SHORT EXERCISE: Locate each line of the items below that contains the string "between" and copy those lines. The match is case-sensitive.

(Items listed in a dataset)
-.-.-
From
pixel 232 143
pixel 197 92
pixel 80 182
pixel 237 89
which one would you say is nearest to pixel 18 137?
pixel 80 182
-.-.-
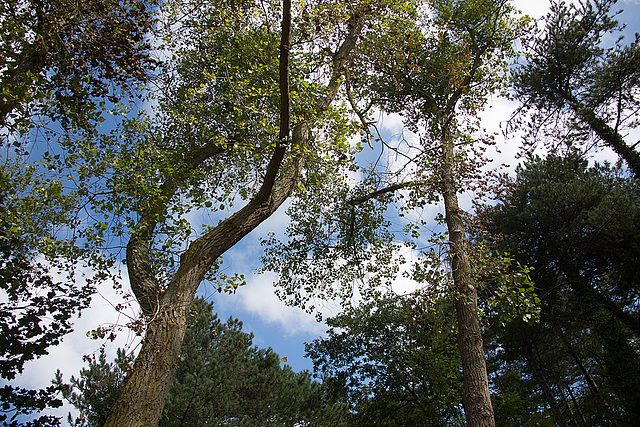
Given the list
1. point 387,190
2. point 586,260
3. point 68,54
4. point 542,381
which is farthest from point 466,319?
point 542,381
-.-.-
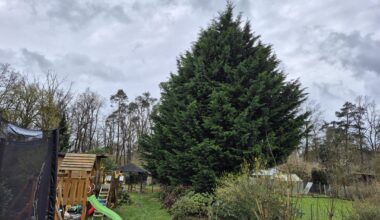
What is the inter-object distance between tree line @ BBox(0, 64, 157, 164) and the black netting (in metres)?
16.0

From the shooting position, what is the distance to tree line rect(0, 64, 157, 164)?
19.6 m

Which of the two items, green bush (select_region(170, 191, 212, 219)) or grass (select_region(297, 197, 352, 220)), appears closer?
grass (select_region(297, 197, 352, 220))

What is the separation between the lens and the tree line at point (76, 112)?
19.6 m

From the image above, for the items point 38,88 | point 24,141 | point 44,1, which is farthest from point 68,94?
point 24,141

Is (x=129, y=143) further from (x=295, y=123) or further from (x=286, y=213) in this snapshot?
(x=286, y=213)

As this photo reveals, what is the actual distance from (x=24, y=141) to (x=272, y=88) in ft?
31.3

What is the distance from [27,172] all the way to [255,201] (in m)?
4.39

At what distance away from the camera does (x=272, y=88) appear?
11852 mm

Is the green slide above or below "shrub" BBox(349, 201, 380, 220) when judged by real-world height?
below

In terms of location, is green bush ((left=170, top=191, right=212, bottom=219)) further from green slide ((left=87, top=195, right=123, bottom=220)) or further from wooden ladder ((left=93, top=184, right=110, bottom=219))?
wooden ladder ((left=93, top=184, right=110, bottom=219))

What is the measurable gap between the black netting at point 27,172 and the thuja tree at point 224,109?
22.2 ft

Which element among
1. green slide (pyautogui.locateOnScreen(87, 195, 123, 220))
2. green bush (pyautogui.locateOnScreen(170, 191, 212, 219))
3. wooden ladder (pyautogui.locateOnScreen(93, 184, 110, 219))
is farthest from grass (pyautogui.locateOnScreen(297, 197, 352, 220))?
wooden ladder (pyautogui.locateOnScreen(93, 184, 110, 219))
-.-.-
SOLVED EXERCISE:
What is the inter-object distance between tree line @ BBox(0, 64, 157, 164) and the black netting (in metres)?
What is the separation between the lens and the tree line at point (76, 112)?
What is the measurable gap between the black netting at point 27,172 and the thuja tree at point 224,109?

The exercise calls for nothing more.